Weave Engineer/Jon Stevens/GitOps at Weave - Deployment Pipeline

Written by Jon Stevens Created Mon, 13 Jun 2022 16:22:22 -0600

Deployment Pipeline

At Weave, we deploy things. We deploy all the things. And we do it all through GitOps.

The typical workflow of a Weave developer would look something like this:

  • Checkout feature branch
  • Write code
  • Run/test the service locally
  • Push code to GitHub (this builds a container)
  • Run bart deploy to deploy container to cluster

Looking at this workflow, you can see that the only thing a developer needs to use besides GitHub, is bart. bart is our CLI tool, built by the DevX team, that allows developers to perform all their day-to-day tasks including:

  • Deploying services
  • Running services locally
  • Managing secrets for services
  • Viewing build results
  • Inspecting live deployment state
  • etc…

bart will be its own post at some point. It is the mechanism that developers use to manually deploy services to our various clusters. It is one of the starting points in the diagram below 👇

Overview

deployment-pipeline

At Weave, we process between 300-400 deployments per day and our entire deployment pipeline is Git-based. All of our Kubernetes manifest templates live in a Git repository as well as the default values for each template. Our rendered Kubernetes resources also live within a single repository that is namespaced by each of our different clusters running in Google Cloud Platform (GCP). When the main branch of that repository changes, a webhook event is sent to our ArgoCD installations that run within each cluster. If the state of the target cluster has changed, Argo pulls the latest state of the manifest repository and syncs it to Kubernetes running within the same cluster.

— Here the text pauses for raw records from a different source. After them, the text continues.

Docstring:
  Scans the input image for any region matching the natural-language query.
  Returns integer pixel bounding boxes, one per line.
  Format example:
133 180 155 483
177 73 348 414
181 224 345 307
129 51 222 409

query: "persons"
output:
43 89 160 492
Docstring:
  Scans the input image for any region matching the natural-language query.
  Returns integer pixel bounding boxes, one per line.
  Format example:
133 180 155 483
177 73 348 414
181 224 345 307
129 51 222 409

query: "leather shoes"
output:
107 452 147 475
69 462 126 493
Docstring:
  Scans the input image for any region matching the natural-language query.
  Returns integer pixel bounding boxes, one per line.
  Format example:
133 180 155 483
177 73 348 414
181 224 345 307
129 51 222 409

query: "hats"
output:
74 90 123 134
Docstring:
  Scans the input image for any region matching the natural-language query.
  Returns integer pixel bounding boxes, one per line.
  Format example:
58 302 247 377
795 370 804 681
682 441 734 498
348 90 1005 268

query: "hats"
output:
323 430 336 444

The starting point for every deployment is a valid WAML. The WAML™, or .weave.yaml lives at the root of every service’s repository. For each service, it defines:

  • The name
  • The team that owns it
  • How to deploy it
  • How to alert for it
  • etc…

The WAML is the one true way that Weave developers interact with systems such as Kubernetes, Prometheus, AlertManager, etc. and a valid WAML is required for every deployment.

Let’s dive a little deeper into the diagram above.

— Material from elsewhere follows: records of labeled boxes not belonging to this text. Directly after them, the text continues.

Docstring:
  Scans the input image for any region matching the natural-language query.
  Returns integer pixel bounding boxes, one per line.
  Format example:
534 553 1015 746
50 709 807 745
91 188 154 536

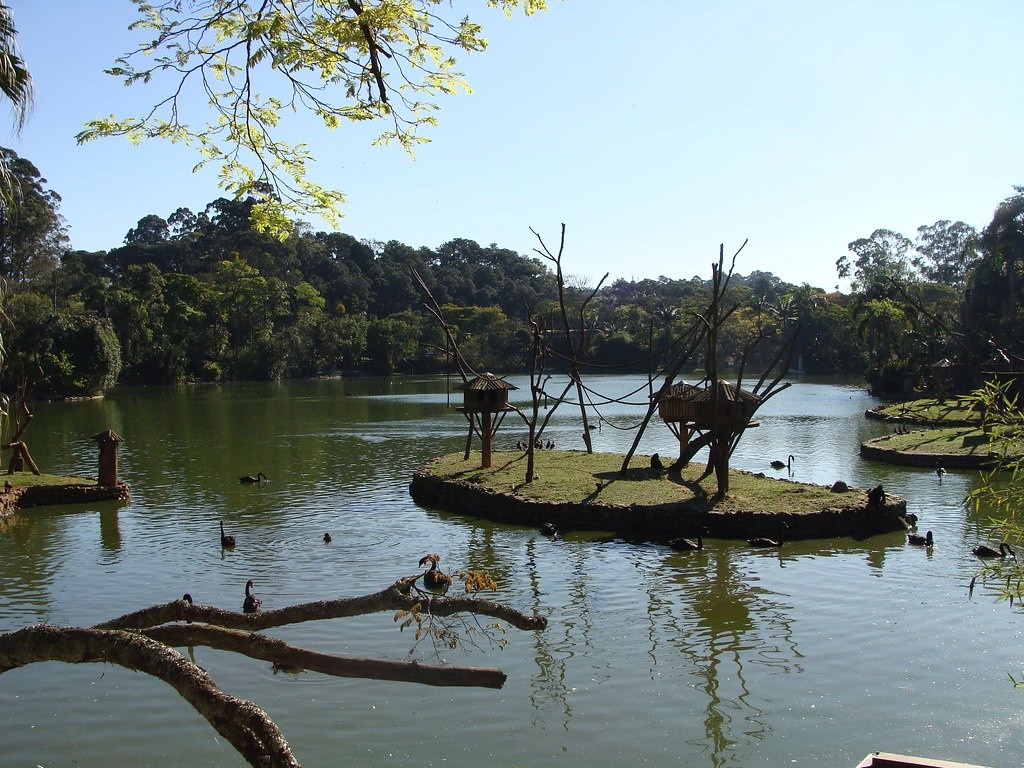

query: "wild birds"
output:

Example Deployment Workflow

Take the following simple WAML:

schema: "2"
name: My App
slug: my-app
owner: devx-team-fake-email@getweave.com
slack: "#squad-devx"
namespace: devx
defaults:     # define de-duped sections of deploy metadata that can apply to any "deploy" target 
- match: "*"  # glob pattern match of any "deploy" target
  service:
  - ports:
    - name: http
      number: 8000
  ingress:
  - hostPrefix: my-app # subdomain of cluster's main host
    public: true
    paths:
    - path: /
      servicePort: 8000
deploy:
  prod-cluster-1: # cluster
    env:
    - name: MY_ENV_NAME
      value: some-value
    slo:
      requestClass: critical # a predefined slo class for 99.99% availability
    autoscaling:
      horizontal:
        minReplicas: 3
        maxReplicas: 10
        cpu:
          averageUtilization: 75

First Step: Create Deployment

Once a developer finishes their work on a particular service, they push their changes to Git. This runs a GitHub Actions workflow that lints, tests, and builds a container. Running bart builds will print out the most recent build containers for a specific repository, or service.

bart-builds

Once a build “TAG” is obtained, a simple bart deploy <TAG> <cluster>is all that is needed to manually deploy the above WAML to the specified cluster. In the example WAML above, and with the most recent container image “TAG” from above, this command would be bart deploy 1.0.202206151506-sha.649008fb prod-cluster-1.

To help with automating deployments, we also have a workflow step that can be included in any repository’s GitHub Actions workflow file that will auto-deploy to specified cluster(s). Many teams have implemented this custom step to auto-deploy on merges into the main branch.

- name: Deploy
  if: github.ref == 'refs/heads/main'
  uses: ./actions/deploy/

It is important to note that only thing that happens in both manually deploying with bart and automatically deploying with GitHub Actions, is that a GitHub Deployment resource is created through the GitHub API.

Second step: the-deployer

Once a GitHub Deployment has been created, the-deployer receives a webhook event from GitHub. Then, the-deployer must perform: merging, defaulting, validation, and manifest generation.

Merging

The first thing the-deployer does is merge together any and all deployment metadata sections into one set of metadata for the deployment to use. Let me explain…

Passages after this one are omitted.